Le Monica “smog tracker” est un système composé d’un appareil avec des capteurs capables de mesurer les polluants et d’une application pour smartphones, avec des caractéristiques de sensibilité, de précision, de fiabilité et de facilité d’utilisation du système. L’appareil est juste un peu plus grand qu’un disque dur portable, et est parfait pour le guidon d’un vélo, mais aussi pour une poussette ou un scooter.

Le traceur de smog Monica appliqué sur le guidon d’un vélo.

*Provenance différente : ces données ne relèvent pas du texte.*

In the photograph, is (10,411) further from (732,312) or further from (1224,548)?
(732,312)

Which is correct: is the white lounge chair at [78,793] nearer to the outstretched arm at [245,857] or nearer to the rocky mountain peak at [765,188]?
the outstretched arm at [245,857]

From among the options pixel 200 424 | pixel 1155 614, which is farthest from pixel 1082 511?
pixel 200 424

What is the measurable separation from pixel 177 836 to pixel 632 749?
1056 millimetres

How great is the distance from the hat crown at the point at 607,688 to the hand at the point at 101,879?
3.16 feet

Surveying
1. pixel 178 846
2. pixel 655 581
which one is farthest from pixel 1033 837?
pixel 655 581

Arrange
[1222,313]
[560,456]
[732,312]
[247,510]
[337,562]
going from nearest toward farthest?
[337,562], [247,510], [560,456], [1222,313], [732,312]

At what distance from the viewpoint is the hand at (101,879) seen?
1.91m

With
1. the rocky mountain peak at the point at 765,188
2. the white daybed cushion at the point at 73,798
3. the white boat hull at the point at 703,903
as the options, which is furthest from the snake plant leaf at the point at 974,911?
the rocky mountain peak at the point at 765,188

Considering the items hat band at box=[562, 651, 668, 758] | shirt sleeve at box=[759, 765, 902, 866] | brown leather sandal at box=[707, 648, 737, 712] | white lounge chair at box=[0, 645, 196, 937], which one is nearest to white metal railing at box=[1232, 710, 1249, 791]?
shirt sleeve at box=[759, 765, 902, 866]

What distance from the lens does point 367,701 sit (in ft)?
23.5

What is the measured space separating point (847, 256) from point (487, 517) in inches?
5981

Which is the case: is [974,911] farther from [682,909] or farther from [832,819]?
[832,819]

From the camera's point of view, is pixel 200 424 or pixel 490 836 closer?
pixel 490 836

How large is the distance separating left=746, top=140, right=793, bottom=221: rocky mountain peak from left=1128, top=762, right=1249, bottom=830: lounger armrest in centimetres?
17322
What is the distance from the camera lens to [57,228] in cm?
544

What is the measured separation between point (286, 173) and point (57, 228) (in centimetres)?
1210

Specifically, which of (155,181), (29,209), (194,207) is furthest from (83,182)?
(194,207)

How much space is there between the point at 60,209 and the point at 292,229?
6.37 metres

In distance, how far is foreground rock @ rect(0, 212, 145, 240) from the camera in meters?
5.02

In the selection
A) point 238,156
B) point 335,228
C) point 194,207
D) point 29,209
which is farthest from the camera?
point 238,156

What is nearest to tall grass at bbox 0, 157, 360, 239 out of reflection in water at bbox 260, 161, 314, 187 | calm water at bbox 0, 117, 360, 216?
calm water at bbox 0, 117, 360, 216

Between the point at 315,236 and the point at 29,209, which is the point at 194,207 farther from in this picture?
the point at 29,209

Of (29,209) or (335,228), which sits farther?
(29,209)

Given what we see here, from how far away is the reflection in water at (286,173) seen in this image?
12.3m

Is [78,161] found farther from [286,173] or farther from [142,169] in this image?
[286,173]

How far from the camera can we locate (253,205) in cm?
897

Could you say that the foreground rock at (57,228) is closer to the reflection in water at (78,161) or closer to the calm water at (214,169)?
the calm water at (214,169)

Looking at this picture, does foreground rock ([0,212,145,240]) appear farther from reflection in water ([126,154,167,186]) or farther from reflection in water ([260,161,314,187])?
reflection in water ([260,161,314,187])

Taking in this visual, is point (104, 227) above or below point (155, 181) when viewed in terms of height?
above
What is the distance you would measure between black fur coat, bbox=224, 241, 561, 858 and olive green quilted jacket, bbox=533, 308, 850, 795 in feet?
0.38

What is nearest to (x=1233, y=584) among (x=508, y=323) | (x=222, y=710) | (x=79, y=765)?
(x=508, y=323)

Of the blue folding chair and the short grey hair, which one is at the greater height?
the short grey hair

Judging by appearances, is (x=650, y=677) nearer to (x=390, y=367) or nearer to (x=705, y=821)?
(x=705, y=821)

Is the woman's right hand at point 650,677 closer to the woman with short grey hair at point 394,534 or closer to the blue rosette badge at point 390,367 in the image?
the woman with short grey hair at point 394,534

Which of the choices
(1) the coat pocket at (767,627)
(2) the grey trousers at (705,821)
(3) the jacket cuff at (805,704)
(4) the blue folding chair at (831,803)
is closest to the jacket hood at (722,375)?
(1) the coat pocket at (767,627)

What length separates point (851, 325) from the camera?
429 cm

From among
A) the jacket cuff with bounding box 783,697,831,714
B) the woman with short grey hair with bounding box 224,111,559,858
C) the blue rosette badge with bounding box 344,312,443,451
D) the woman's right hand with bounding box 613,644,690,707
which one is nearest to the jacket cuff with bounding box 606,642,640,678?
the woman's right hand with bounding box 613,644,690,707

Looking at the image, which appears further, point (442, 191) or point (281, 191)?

Monica mesure de nombreux polluants : actuellement, le dioxyde d’azote (NO2), le monoxyde de carbone (CO) et l’ozone (O3). Il élabore ensuite le niveau d’exposition global et l’indique également sur la carte de l’itinéraire emprunté. En tant que “navigateur antismog”, Monica vous montre la pollution de l’air lors de vos voyages, et vous pouvez chercher la route la moins polluée à emprunter.

Le cœur du système de détection des polluants – en d’autres termes, le “nez” électronique de Monica – est un boîtier de capteurs de 120 x 80 x 60 mm, équipé d’un support pour vélo, composé de capteurs électrochimiques à faible consommation, d’une carte de contrôle qui traite les données et les transmet via Bluetooth à l’application du smartphone, d’une batterie rechargeable de longue durée (30 heures, rechargeable via USB).

L’application affiche à la fois les données agrégées d’exposition aux polluants en temps réel, et les sessions de mesures précédentes pendant les voyages. Il est également possible de visualiser une carte avec le tracé de l’itinéraire, coloré différemment selon le niveau d’exposition des différentes sections parcourues. En bref, par rapport aux produits similaires déjà sur le marché, il y a de nouvelles caractéristiques importantes.

Ce système innovant a été soigneusement calibré en laboratoire et est maintenant prêt à être testé sur le terrain. Pour ce faire, l’ENEA doit construire au moins 10 spécimens de Monica afin de constituer la première flotte d'”expérimentateurs” qui les emmènera se promener dans leurs villes et vérifier leur bon fonctionnement. Pour cela, ENEA a lancé une campagne de financement de la foule sur Eppela en 2016.

Monica est développée par un laboratoire de capteurs avancés de l’ENEA.

Toute personne, par une petite contribution pour soutenir l’initiative, peut devenir partie intégrante du projet et peut être parmi les premiers en Italie à utiliser Monica. Et dans un avenir pas trop lointain, grâce aussi à des non-experts, les citoyens pourront dresser la carte de la pollution route par route et la partager avec d’autres utilisateurs, comme il se fait déjà avec les navigateurs routiers.